Japan Oil, Gas and Metals National Corporation (JOGMEC) reported March 12 that it successfully extracted natural gas from methane hydrate deposits from around 1,000 feet under the seabed offshore Japan.
Methane hydrate is a compound in which a large amount of methane is trapped within a crystal structure made up of water, so forming a solid that is similar to ice in its composition (although it looks like slush). For methane hydrate deposits to form the right conditions in terms of pressures and temperatures are required. These conditions are normally found in four kinds of environment:
There are some 40 trillion cubic feet of methane held in methane hydrate deposits under the sea in the eastern Nankai Trough, off the southern coast of the Japanese island of Honshu, according to JOGMEC. This is equivalent to around 11 years of the amount of liquefied natural gas that is currently imported into Japan.
JOGMEC has been working at the Daini Atsumi Knoll, off the coasts of the Atsumi and Shima Peninsula since February 2012. After acquiring pressurized core samples last summer, the company began an experimental flow test in March this year, successfully yielding gas from the methane hydrate deposits.
In order to achieve extraction, JOGMEC used specialized equipment to drill into and depressurize the methane hydrate causing the gas to separate. The gas was then piped to the surface.
JOGMEC hopes its experimental test will help it better understand dissociation behavior of methane hydrate under the seabed and the impact to the surrounding environment. A second offshore test is planned ahead of commercial production that could be achieved later this decade. However, a lot will depend upon whether the costs of extraction can be brought down to low enough levels to make commercial production viable.
While the Japanese government says that it is now planning a three-year study into how much ice gas it has within its territorial waters in the Japan Sea, a number of other countries have also been looking to exploit methane hydrate resources.

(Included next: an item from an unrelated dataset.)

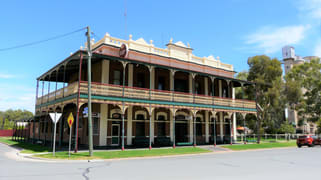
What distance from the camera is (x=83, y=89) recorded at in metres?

For example, last August, the U.S. Department of Energy (DOE) announced funding for 13 research projects across 11 U.S. states to help develop methane hydrate deposits as an energy source. At the time, U.S. Energy Secretary Dr. Steven Chu commented that although research on methane hydrates is still at an early stage, these research efforts could one day yield the same kind of benefits achieved by the shale gas boom after the country invested in researching shale gas in the 1970s and 80s.
Meanwhile, China is also investing millions of dollars into the study of methane hydrates.
Immense Energy Content
The energy content of methane occurring in hydrate form is immense and could exceed the combined energy content of all other known fossil fuels (one cubic foot of methane hydrate contains approximately 160 cubic feet of natural gas), according to the U.S. DOE. But there is still the question of how big future production volumes could be. This is what the current project by JOGMEC should go some way towards determining, as will certain projects that the DOE is funding.
One of the projects that the DOE is helping to fund is being carried out Georgia Tech Research Corporation. This organization was granted $626,000 for a project that aims to understand the behavior of gas hydrates hosted in fine-grained sediments such as clay or silt, including how to evaluate extraction methods that could be used to produce gas from such sediments.
The U.S. government's strong research interest in methane hydrates is not surprising given that the U.S. Geological Survey (USGS) has identified several accumulations of methane hydrates offshore United States and Central America. Meanwhile, in the North Slope of Alaska the USGS estimates a mean resource of some 85 trillion cubic feet of natural gas held within methane hydrate deposits.
As well as offshore Japan and the Russian Far East, accumulations of methane hydrates have also been discovered in the Black Sea and off the coast of West Africa. But there are plenty of other locations around the world where methane hydrates are thought likely to occur.